Monday, June 20, 2011

Don’t Tell the Children

The summer solstice is a cruel irony. I spent an hour with my aged Webster’s Ninth New Collegiate Dictionary (copyright 1987) after writing that sentence. I love words to the point of obsession sometimes.

Solstice is from the Latin “solstitium,” meaning “sun + to come to a stop.” The summer solstice in the northern hemisphere, the day when the sun stops its day-lengthening climb in the sky, falls officially on June 21. I looked up “irony” as well. The meaning I was after was listed as definition 3 a (1): incongruity between the actual result of a sequence of events and the normal or expected result.

The 13-line explanation of “irony” is the longest definition of an “i” word in 16 columns of words between “inversion” (14 lines long, a reversal of position) and the final word, “izzard” (a noun, probably from Middle French, meaning the letter z). I discovered a good new word in there: irrefragable (of Latin origin), meaning “impossible to refute or to break, as in arguments or rules.”

I’m joining the Poetry Jam today, which is why the emphasis is on summer. With the solstice, summer begins, but from this point onward, the hours of daylight begin to recede.

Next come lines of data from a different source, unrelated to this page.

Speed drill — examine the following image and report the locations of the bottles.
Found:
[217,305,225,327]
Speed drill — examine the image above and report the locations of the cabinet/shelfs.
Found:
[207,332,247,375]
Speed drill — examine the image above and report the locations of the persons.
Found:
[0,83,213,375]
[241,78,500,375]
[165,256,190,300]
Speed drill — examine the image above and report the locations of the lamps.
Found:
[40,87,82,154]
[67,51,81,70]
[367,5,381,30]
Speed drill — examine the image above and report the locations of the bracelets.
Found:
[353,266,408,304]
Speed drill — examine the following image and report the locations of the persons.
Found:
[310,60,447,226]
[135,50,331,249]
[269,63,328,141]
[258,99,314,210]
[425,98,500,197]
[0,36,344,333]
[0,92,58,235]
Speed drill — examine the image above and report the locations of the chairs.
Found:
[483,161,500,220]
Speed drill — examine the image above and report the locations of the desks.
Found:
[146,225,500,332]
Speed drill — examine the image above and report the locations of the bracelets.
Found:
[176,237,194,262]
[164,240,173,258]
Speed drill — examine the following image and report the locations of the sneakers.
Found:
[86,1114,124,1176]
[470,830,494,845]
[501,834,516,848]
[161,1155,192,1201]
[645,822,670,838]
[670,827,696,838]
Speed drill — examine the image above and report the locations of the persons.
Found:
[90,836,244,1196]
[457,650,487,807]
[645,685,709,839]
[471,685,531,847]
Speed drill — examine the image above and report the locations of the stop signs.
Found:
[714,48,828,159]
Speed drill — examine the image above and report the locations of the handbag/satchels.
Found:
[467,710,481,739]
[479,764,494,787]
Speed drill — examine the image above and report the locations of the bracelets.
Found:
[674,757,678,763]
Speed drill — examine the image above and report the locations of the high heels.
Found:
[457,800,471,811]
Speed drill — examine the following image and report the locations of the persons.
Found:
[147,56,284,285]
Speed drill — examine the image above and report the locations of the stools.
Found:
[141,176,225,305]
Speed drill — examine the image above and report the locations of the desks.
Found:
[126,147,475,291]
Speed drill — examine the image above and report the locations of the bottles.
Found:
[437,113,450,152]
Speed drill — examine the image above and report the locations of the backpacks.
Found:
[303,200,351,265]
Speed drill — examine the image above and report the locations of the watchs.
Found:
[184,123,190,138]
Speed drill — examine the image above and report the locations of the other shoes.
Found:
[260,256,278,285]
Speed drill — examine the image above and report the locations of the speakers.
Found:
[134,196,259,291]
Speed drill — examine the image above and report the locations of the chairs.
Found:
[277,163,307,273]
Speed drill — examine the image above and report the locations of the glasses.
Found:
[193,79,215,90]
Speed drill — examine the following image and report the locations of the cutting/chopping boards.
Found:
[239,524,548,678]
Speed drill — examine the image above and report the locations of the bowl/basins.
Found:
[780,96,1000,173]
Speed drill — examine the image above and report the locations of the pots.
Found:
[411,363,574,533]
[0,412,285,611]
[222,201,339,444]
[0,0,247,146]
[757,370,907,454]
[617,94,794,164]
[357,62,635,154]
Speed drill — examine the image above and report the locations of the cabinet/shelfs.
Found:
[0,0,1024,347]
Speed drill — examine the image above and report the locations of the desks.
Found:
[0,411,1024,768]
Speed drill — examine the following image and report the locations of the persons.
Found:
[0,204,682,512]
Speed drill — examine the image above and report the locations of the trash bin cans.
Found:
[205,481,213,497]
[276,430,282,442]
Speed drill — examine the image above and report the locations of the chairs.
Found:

For some reason, I feel a tad cheated by that. You’ll find more summery attitudes here.

Children do not know
cruel irony underlies
the summer solstice
like the grass
beneath the sprinkler
through which they run
screaming with joy
in the hot June sun.
Summer’s freedom
has begun, stretching
out as far as they can see
in its eternal
light.
In truth
the solstice
marks the end
of growing light.
From this apex
summer days begin
their inexorable march
to autumn and its equinox
a clandestine waning
of the sun.

12 comments:

Brian Miller said...

getting to the top of the rollercoaster it must once again come rumbling down the hill...enjoy the freedom while you can....and winter waits expectantly

Peter Goulding said...

This is wonderfully irrefragable, Chris. Every midsummers day I inform my wife that the nights are going to start drawing in. I can never understand why she answers with violence.

The Bug said...

LOL at Peter. I just read a blog post by Reya Mellicker today about how the summer solstice is bittersweet. Ever since I've understood it, I've mourned the day a bit. I don't like the dark. Sigh.

Titus said...

Wonderful opening, and then fine transit to a blinding six final lines. Beautifully done, and I loved the tone too.

Helen said...

Content and form ... well done, many adults do not know that cruel irony.

Gabriella Moonlight said...

I am obsessed with words too I have some very old dictionaries that I have written in, and I have one that has been used with hubby to write/circle words with next pages to go to in order to describe each other, love, etc...fun things to do with dictionaries! Great poem and good luck at the Poetry Jam! You'll do amazing,...hugs to you!

Laurie Kolp said...

Oh, I do like this one... a lot! I love the shape.

Margaret said...

I agree that summer solstice is bitter sweet. I love the research you do...makes for a well thought out poem.

Rob-bear said...

Dropped by from Linda's for a quick visit. Interesting bit of "word love" on your part; I appreciate it. The solstice arrives just after noon, tomorrow, in my world. And I will enjoy its arrival, sharing the change in pictures and words.

jabblog said...

It doesn't do to dwell on these things;-)but you have expressed the irony succinctly and beautifully.

the walking man said...

Funny the days begin to shorten by degrees same time as the temperature rises by degrees.

Jess Mistress of Mischief said...

Beautiful sentence and beautiful poem! I love reading your poetry!